Ублюдка поставили перед майором на колени – тупое ровное лицо, взгляд примагнитился к стволу в руке Нагульнова, со скотской надеждой сговориться, умолить, все сделать, все отдать, все вылизать, с ублюдочным заискиванием, с душевнобольной какой-то услужливостью пополз от дула вверх – найти что-то ответное, прощение в нагульновских глазах.
– Брат, не губи…
Перед глазами у Нагульнова стояло другое выражение этого лица – то, перед ямой, перед коленопреклоненной девчонкой… раздвинуть ноги и вломиться, поиметь, поставив себе это в высшую заслугу.
Нагульнов вмазал так наотмашь рукоятью, будто хотел свой собственный рассудок, свой мозг и душу выбить из этой пустотелой коллекторской башки.

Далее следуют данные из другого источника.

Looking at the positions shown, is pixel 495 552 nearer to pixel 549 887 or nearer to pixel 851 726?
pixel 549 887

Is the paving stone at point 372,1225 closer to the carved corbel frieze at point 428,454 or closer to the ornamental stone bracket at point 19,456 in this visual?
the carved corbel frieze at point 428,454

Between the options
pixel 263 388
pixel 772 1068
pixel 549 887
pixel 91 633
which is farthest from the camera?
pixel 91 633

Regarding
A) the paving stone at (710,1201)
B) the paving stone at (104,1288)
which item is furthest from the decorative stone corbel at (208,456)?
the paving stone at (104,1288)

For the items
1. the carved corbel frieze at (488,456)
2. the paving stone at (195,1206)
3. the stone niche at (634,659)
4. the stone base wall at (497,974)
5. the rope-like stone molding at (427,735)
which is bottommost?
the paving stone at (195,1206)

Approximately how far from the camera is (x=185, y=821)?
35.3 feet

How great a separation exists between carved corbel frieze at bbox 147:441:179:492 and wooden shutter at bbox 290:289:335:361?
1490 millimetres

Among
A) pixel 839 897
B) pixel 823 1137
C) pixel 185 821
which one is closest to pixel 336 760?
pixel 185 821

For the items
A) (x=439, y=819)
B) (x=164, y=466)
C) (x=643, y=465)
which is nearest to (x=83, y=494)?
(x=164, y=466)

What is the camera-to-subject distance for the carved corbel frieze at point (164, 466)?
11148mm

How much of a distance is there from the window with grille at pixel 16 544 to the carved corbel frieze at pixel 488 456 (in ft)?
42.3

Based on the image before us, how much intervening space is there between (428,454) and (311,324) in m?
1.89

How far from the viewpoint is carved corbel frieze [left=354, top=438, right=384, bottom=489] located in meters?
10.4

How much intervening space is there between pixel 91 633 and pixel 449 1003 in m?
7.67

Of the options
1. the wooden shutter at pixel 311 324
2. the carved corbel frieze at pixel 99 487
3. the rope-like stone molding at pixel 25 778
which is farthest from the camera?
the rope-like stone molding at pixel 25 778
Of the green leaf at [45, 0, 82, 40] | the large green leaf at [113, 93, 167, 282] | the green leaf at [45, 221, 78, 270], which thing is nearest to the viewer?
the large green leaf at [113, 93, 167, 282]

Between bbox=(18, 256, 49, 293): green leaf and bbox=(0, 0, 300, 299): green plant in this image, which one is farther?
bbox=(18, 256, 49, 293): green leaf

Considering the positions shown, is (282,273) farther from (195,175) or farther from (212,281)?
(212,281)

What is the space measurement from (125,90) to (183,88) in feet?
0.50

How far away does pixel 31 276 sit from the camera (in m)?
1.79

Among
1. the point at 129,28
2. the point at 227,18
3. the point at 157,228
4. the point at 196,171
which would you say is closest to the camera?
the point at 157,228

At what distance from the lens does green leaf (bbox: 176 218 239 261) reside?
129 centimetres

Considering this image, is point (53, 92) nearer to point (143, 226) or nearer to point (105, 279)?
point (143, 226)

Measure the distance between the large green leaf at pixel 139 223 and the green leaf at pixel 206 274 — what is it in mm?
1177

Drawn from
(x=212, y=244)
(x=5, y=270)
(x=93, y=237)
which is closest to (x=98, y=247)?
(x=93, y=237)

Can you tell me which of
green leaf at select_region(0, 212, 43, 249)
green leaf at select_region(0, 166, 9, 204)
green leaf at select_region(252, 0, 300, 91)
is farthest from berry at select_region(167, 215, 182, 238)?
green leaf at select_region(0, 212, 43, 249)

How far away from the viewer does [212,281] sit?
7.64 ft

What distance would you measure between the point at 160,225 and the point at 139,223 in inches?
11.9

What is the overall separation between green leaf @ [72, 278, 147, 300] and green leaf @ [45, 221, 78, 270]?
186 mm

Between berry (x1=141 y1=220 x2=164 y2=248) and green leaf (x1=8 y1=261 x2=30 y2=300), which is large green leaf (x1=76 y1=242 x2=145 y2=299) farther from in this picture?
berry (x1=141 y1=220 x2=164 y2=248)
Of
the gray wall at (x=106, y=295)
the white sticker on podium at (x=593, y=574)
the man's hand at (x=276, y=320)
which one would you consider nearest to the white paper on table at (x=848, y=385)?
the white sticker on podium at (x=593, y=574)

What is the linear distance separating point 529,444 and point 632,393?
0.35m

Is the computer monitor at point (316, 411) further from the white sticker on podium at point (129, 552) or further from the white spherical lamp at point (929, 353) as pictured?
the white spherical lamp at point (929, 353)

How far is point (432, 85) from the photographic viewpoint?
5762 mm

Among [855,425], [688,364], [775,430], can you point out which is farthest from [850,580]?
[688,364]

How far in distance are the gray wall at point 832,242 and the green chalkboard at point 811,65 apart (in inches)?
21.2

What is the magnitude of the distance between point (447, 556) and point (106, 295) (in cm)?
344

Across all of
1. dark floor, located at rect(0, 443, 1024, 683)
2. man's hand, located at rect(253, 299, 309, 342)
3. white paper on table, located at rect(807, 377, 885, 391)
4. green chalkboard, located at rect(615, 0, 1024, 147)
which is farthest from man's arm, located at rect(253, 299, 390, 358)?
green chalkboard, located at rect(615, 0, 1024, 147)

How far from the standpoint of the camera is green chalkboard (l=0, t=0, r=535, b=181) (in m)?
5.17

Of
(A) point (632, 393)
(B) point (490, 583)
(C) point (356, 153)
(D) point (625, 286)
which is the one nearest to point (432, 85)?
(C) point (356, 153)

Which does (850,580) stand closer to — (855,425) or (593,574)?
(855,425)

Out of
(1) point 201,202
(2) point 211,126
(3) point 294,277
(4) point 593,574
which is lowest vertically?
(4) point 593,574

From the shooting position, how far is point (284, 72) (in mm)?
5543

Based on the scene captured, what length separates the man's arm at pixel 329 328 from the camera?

Перед самим собой стоял, себе в глаза смотрел, знал за собой вот эту единственную страсть – давить, насиловать упершуюся жизнь, какое бы обличье ни приняла… кончать от власти помыкания смертной тварью… вот вся и разница, что перед женщиной, ребенком давал по тормозам, но, в сущности, ведь и на малых сих ему было накласть – мог зашибить без умысла, без сладострастия, ненароком.
Что-то сломалось в нем самом, Нагульнове, подвинулось – совсем чуть-чуть, и было еще неизвестно, продолжит двигаться или на место встанет как ни в чем не бывало.
Кобелиная рапсодия
1
В сине-лиловых сумерках – как будто кто-то долго мыл в воде испачканную синей акварелью кисточку, – в упругом воздухе, который гладил кожу шелковыми волнами, над отутюженной черной водой Чистых, к которой был примешан золотистый желток бульварных фонарей, с двумя бутылками чилийского вина и склянкой «Бехеровки», которые взял в баре Эдисон… вдоль длинных, с чугунными лапами, шумных, гогочущих, истомно вздыхавших скамей (посасывали пиво и сигаретными зрачками мигали в темноте, блевали и укладывались легкой тюленьей головкой на крепкое, надежное плечо) они классически шагали вчетвером, неспешно, несколько сомнамбулически… и только Маша, раскрасневшаяся от вина, как карапуз на зимней продолжительной прогулке, порой порывалась выкинуть какой-нибудь привычный фортель, встать на носок, крутнуться, закружиться, прогнуться струной от кончиков ступней до острых коготков, пойти раскраивать звенящий шелк теплого воздуха живыми ножницами, взмахнуть и отхватить кусок Иванова нутра – сознания, языка, дыхания, чресел…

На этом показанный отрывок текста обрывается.